Federal investigators have announced an arrest in the illegal Reedley biolab case that made national headlines in July.
Jia Bei Zhu, who also goes by the names Jesse Zhu, Qiang He, and David He, was arrested Thursday on a criminal complaint for manufacturing and distributing medical devices in violation of the federal Food, Drug, and Cosmetic Act. He also allegedly made false statements to the Food and Drug Administration, the U.S. Department of Justice said in a news release.
Zhu is a former Clovis resident. He was arrested in Reedley, a DOJ spokesperson said.
“As part of his scheme, the defendant changed his name, the names of his companies, and their locations,” U.S. Attorney Phillip Talbert said. “The disarray at the Reedley lab led to the glare of publicity he was trying to avoid, and the ensuing investigation unraveled his efforts to circumvent the requirements that are designed to ensure that medical devices are safe and effective.”
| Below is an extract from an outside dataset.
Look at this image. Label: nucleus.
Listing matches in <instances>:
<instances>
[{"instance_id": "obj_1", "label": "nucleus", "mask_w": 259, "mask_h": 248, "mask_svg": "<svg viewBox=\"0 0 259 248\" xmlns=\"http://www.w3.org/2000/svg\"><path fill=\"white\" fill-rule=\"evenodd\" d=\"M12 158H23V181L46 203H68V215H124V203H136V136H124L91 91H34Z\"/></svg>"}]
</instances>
Between December 2020 and March 2023, Universal Meditech Inc. and Prestige Biotech Inc., with which Zhu was connected, imported, sold, and distributed COVID-19 test kits and pregnancy test kits at their lab in south central Fresno.
COVID Test Kits Weren’t Authorized
But neither company received required authorizations to manufacture test kits, investigators say.
When questioned by FDA officials, investigators say Zhu made false statements about his identity, his ownership, and control of the two companies, as well as their activities.
The FDA issued a recall on UMI’s COVID-19 test kits in February.
Manufacturing COVID test kits requires an Emergency Use Authorization from the FDA. Because of major deficiencies in UMI’s test studies, the company never received one, according to the DOJ.
During the investigation, Zhu told officials he was hired as a COVID-19 consultant in 2021. He also said Prestige Biotech had hired him to communicate with governmental agencies regarding the biological materials discovered at the Reedley lab.
If convicted, Zhu could face three years in prison for misbranding medical devices and five more years for making false statements.